A paradigm is presented linking the treatment planning process with the imaging technique, allowing definition of an imaging VOI to be tailored to the geometry of the patient. Missing data in truncated projection images are completed using a priori information in the form of digitally reconstructed radiographs (DRRs) generated from the planning CT set. This method is compared to a simpler technique of extrapolating truncated projection data prior to reconstruction. The utility of these approaches is shown through imaging of a geometric phantom and the head-and-neck section of a lamb. The total scatter factor of the 2.35 MV∕carbon beam on field size is measured and compared to a standard therapeutic beam to estimate the comparative dose reduction inside the VOI. Thermoluminescent dosimeters and Gafchromic film measurements are used to compare the imaging dose distributions for the 2.35 MV∕carbon beam between VOI and full-field techniques. The dependence of CNR on VOI dimension is measured for VOIs ranging from 4 to 15 cm diameter.

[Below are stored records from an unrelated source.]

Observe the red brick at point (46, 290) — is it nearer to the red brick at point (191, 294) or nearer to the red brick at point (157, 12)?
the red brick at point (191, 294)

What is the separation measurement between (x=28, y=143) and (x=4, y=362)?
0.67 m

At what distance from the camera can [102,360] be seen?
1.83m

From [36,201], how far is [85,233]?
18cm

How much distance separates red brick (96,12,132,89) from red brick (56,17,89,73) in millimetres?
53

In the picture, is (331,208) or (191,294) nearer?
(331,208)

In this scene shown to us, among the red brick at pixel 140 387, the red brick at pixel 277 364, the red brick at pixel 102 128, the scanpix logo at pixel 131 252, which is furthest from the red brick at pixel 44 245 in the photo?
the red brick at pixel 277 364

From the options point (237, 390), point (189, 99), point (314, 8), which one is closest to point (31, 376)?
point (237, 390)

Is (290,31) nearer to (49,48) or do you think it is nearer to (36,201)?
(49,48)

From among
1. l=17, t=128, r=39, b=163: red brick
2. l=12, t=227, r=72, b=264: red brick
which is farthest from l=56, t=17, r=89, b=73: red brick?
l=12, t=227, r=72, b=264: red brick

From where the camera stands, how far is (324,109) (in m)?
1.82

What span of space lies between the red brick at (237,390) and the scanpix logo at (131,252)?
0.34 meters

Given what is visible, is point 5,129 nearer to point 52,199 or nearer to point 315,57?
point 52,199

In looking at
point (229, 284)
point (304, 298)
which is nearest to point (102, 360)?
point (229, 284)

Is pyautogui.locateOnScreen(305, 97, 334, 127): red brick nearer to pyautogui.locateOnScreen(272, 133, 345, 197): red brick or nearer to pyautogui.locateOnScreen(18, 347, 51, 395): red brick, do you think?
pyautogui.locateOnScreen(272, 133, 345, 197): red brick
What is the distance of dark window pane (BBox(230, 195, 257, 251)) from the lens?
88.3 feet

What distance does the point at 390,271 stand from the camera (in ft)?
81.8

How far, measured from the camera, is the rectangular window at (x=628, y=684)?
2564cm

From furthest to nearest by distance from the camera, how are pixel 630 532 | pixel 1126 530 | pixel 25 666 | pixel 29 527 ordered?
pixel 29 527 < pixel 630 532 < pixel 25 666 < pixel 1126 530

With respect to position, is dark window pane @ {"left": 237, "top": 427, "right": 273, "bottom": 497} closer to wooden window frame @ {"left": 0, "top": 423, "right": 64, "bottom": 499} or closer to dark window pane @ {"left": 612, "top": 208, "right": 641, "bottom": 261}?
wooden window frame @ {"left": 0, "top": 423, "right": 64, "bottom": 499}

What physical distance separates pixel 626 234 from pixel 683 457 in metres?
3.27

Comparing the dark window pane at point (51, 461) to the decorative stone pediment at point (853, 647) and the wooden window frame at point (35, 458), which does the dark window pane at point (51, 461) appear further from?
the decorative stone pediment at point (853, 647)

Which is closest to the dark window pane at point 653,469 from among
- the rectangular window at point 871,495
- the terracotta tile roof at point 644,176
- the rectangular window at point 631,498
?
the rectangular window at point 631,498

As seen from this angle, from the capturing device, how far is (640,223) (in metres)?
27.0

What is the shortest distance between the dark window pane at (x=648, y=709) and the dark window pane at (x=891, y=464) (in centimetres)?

Without compensating for missing data outside of truncated projections prior to reconstruction, pronounced boundary artifacts are present, in three dimensions, within 2-3 cm of the edges of the VOI. These artifacts, as well as cupping inside the VOI, can be reduced substantially using either the DRR filling or extrapolation techniques presented. Compared to 6 MV, the 2.35 MV∕carbon beam shows a substantially greater dependence of total scatter factor on field size, indicating a comparative advantage of the VOI approach when combined with the low-Z target beam. Dosimetric measurements in the anthropomorphic head phantom demonstrate a dose reduction by up to 15% and 75% inside and outside of the VOI, respectively, compared to full-field imaging. For the 2.35 MV∕carbon beam, CNR was shown to be approximately invariant with VOI dimension for bone and lung objects.
The low-Z target, VOI CBCT technique appears to be feasible and combines the desirable characteristics of the low-Z target beam with regard to CNR, with the capacity to localize the imaging dose to the anatomy relevant to the image guidance task.
本研究旨在探讨利用 2.35MeV 电子束撞击碳直线加速器靶产生的 X 射线束进行感兴趣区(VOI)锥形束 CT(CBCT)成像。介绍了与 VOI CBCT 图像采集和重建相关的方法。给出了样本图像数据,以演示和比较两种方法,以最小化由于截断投影重建而产生的伪影。剂量测量量化了相对于全野 CBCT 采集的潜在剂量减少。研究了对比度噪声比(CNR)随 VOI 尺寸的变化。
提出了一种将治疗计划过程与成像技术联系起来的范例,允许根据患者的几何形状定制成像 VOI。使用从计划 CT 集生成的数字重建射线照片(DRR)的先验信息来完成截断投影图像中的缺失数据。将这种方法与在重建之前外推截断投影数据的更简单方法进行了比较。通过对几何体模和羊头颈部进行成像,展示了这些方法的实用性。测量了 2.35MV/碳束在射野大小上的总散射因子,并与标准治疗束进行比较,以估计 VOI 内的相对剂量减少。使用热释光剂量计和 Gafchromic 胶片测量来比较 2.35MV/碳束在 VOI 和全野技术之间的成像剂量分布。测量了 CNR 随 VOI 尺寸的变化,VOI 直径范围为 4 至 15cm。
在重建之前不补偿截断投影外的缺失数据,在 VOI 边缘 2-3cm 范围内,三维空间内存在明显的边界伪影。通过使用本文提出的 DRR 填充或外推技术,可以大大减少这些伪影以及 VOI 内的杯状伪影。与 6MV 相比,2.35MV/碳束的总散射因子对射野大小的依赖性明显更大,这表明在与低 Z 靶束结合使用时,VOI 方法具有比较优势。在人体头部模拟体模中的剂量测量表明,与全野成像相比,VOI 内和 VOI 外的剂量分别降低了高达 15%和 75%。对于 2.35MV/碳束,CNR 显示为对于骨和肺物体,随 VOI 尺寸大致不变。
低 Z 靶 VOI CBCT 技术似乎是可行的,它结合了低 Z 靶束在 CNR 方面的理想特性,以及将成像剂量定位到与图像引导任务相关的解剖结构的能力。